> [TASK TO CARRY OUT]: Print every item below word for word, without changing anything.

> [PROVIDED RECORDS]:
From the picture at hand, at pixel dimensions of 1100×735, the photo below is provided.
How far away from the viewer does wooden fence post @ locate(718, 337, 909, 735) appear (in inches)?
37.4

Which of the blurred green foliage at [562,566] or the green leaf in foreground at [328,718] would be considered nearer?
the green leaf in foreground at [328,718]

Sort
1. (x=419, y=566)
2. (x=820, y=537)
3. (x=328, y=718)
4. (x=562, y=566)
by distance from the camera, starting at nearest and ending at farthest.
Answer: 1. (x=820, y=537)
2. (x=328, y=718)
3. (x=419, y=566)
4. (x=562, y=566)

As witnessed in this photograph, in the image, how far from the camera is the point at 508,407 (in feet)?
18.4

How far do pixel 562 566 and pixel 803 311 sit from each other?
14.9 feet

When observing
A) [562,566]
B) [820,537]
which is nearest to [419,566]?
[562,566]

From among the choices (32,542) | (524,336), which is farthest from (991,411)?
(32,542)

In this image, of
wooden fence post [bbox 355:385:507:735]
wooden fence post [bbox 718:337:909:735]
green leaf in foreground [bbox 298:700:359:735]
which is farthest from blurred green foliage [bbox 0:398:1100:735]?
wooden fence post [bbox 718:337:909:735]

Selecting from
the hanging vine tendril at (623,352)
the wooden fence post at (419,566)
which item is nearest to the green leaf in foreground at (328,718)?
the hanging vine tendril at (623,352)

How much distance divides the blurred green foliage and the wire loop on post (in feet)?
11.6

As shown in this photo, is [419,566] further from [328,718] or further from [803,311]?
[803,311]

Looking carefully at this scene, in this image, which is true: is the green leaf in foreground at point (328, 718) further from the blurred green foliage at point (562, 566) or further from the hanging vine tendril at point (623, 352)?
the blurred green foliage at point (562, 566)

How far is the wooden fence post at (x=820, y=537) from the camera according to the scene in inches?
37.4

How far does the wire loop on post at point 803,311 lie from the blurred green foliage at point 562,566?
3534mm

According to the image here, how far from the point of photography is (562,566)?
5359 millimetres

> [EXERCISE SOLUTION]:
From the picture at hand, at pixel dimensions of 1100×735, the photo below is provided.
How far away from the viewer does wooden fence post @ locate(718, 337, 909, 735) appear (in inches)?
37.4

Which of the blurred green foliage at [562,566] or the green leaf in foreground at [328,718] would be considered nearer?
the green leaf in foreground at [328,718]

Sort
1. (x=419, y=566)
2. (x=820, y=537)
3. (x=328, y=718)
4. (x=562, y=566)
by distance from the camera, starting at nearest and ending at farthest.
Answer: 1. (x=820, y=537)
2. (x=328, y=718)
3. (x=419, y=566)
4. (x=562, y=566)

As witnessed in this photograph, in the image, how far from the camera is the point at 508,407 (in feet)?
18.4

How far do pixel 562 566 and pixel 803 311 sit from each other?
14.9 feet

When observing
A) [562,566]
B) [820,537]
which is nearest to [419,566]?
[562,566]

From among the choices (32,542) | (524,336), which is farthest from (991,411)?
(32,542)

In this image, of
wooden fence post [bbox 355:385:507:735]
wooden fence post [bbox 718:337:909:735]
green leaf in foreground [bbox 298:700:359:735]
which is farthest from blurred green foliage [bbox 0:398:1100:735]?
wooden fence post [bbox 718:337:909:735]

Selecting from
the hanging vine tendril at (623,352)
the wooden fence post at (419,566)
which item is nearest to the green leaf in foreground at (328,718)?
the hanging vine tendril at (623,352)

How much distance divides the blurred green foliage and the wire loop on post (in feet)?
11.6

As shown in this photo, is [419,566] further from [328,718] or further from [803,311]?
[803,311]

Looking carefully at this scene, in this image, which is true: is the green leaf in foreground at point (328, 718) further from the blurred green foliage at point (562, 566) or further from the hanging vine tendril at point (623, 352)?
the blurred green foliage at point (562, 566)

How far is the wooden fence post at (x=820, y=537) from the camera according to the scene in inches?
37.4

How far does the wire loop on post at point 803,311 lie from the blurred green foliage at point 562,566?
3534mm

According to the image here, how far from the point of photography is (562,566)?
5359 millimetres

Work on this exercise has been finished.